Michael Schmalenberg scite author profile

Patients with hereditary or acquired haemophilia A may develop inhibitory factor VIII (FVIII) antibodies. These disrupt FVIII activity predominantly by preventing the formation of the tenase complex, leading to a serious bleeding disorder. Antibodies without inhibiting activity, however, can also be found when screening patients with haemophilia A under FVIII supplementation. Therefore, the detection of only these allo- or autoantibodies from plasma is not sufficient. Rather, the characterization of the antibody-induced effects on the coagulation cascade should be considered due to its great diagnostic importance. Currently, inhibitory activities are detected by the functional Bethesda assay, which directly measures the delay in clotting time by the patient plasma. However, this assay does not provide information on the cause of the inhibition. Here, we report the development of a surface plasmon resonance (SPR) biosensor that has the potential to integrate both quantitative and functional information on patient antibody characteristics in one measurement.
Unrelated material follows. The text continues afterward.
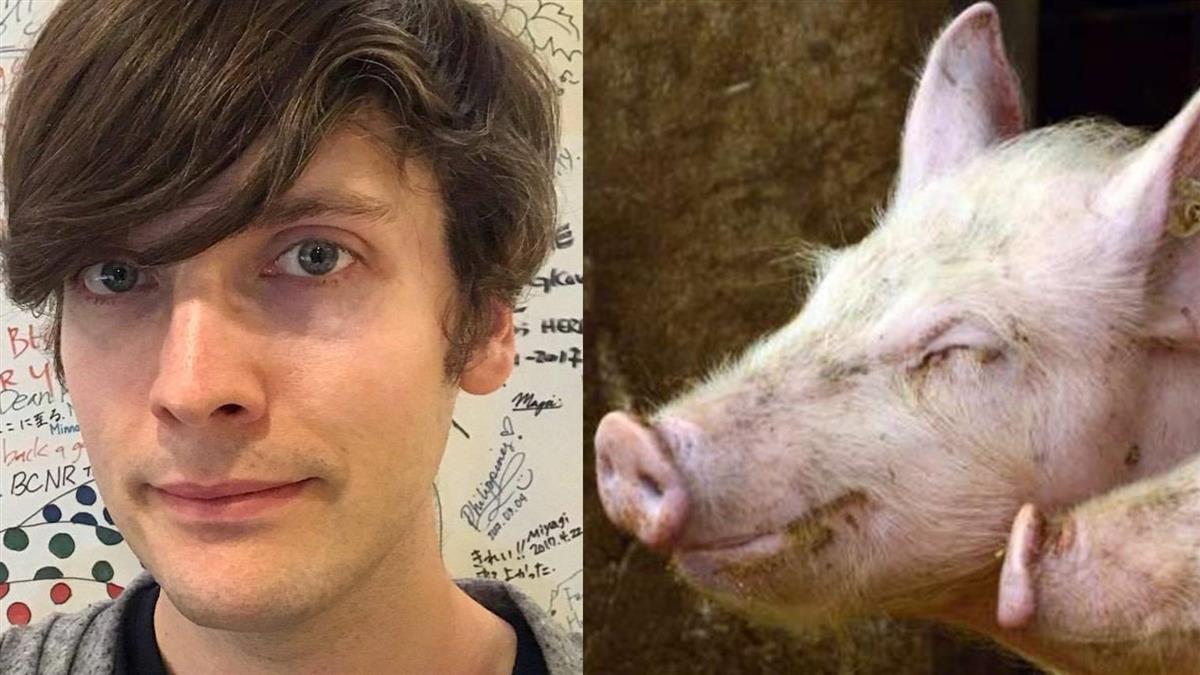 台開放瘦肉精美豬!在台美國人爆:我不敢吃…親曝原因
Recombinant FVIII protein was immobilized on the sensor surface to detect antibodies from patient plasma. The interaction of the FIX- and FXa-clotting proteins with the formed anti-FVIII/FVIII complex could be detected subsequently within the same SPR measurement cycle. Inhibitory antibodies led to the prevention of these interactions. Thus, discrimination between the clinically relevant inhibitory and non-inhibitory antibodies was enabled. In a group of 16 patients with inhibitory antibodies (both ELISA- and Bethesda-positive), 5 patients with non-inhibitory antibodies (ELISA-positive but Bethesda-negative) and 12 healthy controls, diagnostic sensitivity and specificity data of 100% for the FIX interaction were achieved using this biomimetic biosensor approach. The new method allows for detection and quantification, as well as for evaluation of inhibitory activity of allo- and autoantibodies, using small sample volume and short analysis time.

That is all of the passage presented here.